Now, there’s work being done with venetoclax that continues and large randomized trials looking at venetoclax and particularly venetoclax in combinations. There are other BCL-2 inhibitors that work similar to venetoclax that are currently in development. So, that next abstract of zanubrutinib (Brukinsa) plus venetoclax was a cohort from a large trial that included the analysis and report was related to what’s referred to as arm D.

That was a cohort of patients who had 17p deletion who were untreated and demonstrated efficacy of that combination efficacy, meaning remissions that were reasonably durable, although the follow-up was short with this combination of zanubrutinib plus venetoclax, particularly for patients with 17p deletion.

 I’m sure we’ll hear more about that. That cohort was expanded subsequently to include patients who didn’t have 17p deletion. As I mentioned, there are many Phase III trials that are ongoing with venetoclax-based combinations and evaluating the efficacy of various combinations of drugs with venetoclax, for example, in this case zanubrutinib.
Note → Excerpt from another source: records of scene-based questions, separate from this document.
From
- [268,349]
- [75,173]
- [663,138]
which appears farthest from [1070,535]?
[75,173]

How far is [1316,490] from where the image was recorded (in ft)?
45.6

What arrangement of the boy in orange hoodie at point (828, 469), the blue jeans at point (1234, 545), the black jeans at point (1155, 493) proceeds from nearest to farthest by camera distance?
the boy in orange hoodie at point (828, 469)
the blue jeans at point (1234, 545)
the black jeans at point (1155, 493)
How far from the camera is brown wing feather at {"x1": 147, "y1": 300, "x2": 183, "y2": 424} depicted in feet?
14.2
Acalabrutinib (Calquence) is another example, and then triplets are being studied.        

Speaking of triplets, the next presentation was by our group at MD Anderson that Dr. Jain made, which was a trial that we’re doing right now with pirtobrutinib (Jaypirca), which is a new BTK inhibitor plus venetoclax and obinutuzumab, and we’re seeing very promising results with a very high percentage of patients an undetectable MRD remissions. So, we’re excited about that.
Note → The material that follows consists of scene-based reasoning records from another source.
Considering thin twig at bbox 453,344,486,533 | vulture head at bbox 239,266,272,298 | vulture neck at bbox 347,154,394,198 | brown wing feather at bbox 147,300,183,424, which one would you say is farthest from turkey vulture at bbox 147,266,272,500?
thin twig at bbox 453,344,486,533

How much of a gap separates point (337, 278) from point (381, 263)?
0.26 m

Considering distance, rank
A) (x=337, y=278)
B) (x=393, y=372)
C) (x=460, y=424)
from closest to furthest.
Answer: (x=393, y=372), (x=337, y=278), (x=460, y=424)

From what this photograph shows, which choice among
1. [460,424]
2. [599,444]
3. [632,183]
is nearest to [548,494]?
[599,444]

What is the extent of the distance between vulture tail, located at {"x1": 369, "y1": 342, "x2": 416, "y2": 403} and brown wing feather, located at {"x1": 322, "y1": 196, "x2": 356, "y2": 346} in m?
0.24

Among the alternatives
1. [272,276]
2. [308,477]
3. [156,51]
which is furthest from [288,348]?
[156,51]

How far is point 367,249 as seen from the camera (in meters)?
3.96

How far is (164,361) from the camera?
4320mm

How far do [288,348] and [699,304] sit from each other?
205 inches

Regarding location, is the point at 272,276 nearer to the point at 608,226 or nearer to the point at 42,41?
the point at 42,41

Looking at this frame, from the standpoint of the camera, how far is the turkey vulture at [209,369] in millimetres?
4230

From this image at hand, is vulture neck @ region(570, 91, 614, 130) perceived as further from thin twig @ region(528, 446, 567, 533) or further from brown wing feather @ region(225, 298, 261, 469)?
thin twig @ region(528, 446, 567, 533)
The next presentation was one that I made, which was an analysis of factors that correlated with response, either overall response or complete response, in patients who had received liso-cel (Breyanzi), the CD19 CAR T-cell therapy. We learned that patients who did better tended to be patients who were less heavily pre-treated and who had less bulky disease, smaller lymph nodes, etcetera. Those are the patients who were more likely to achieve remission with treatment.

BTK, as we know, is a very important protein in CLL cells. We have a number of BTK inhibitors that target and inhibit BTK, for example, ibrutinib, acalabrutinib, zanubrutinib. There’s a new category or class of drugs that are in development referred to as “degraders.” These are small molecules that bind to BTK, the protein BTK, and rather than blocking the function, they accelerate degradation of the protein and elimination of the protein from CLL cells

So, the next abstract was an update of data related to a BTK degrader that’s under development by BeiGene, the BGB-16673. As I mentioned, there are other BCL-2 inhibitors in development. So, there was a Phase I experience looking at sonrotoclax, which is the new BCL-2 inhibitor that works similar to venetoclax but is different than venetoclax, combined with zanubrutinib for previously treated patients with CLL.

That combination was well-tolerated and did achieve a reasonably high degree of remission and undetectable MRD with that treatment. Finally, epcoritamab-bysp (Epkinly), which is a bispecific anybody, works to recruit immune cells, T cells, to attack against tumor cells.

 Epcoritamab has been evaluated in relapse and refractory CLL and also in Richter transformation. So, we saw an early report of activity of epcoritamab in treating patients with Richter transformation, which appears to be promising. I’m sure we’ll be hearing additional updates from that experience, so a lot of data at EHA, probably more than we usually see at EHA. What we’re looking forward to are a couple of meetings that are coming up.

There’s an ERIC meeting, which is the European Research Initiative on CLL. That’s a meeting at the end of this month in Barcelona. So, we’ll hear some data and discussion at that meeting. Our most important meeting of the year is the American Society of Hematology, which is the ASH meeting, and that will be occurring in San Diego this year at the beginning of December. That’s where we hear about all the new data and exciting stuff.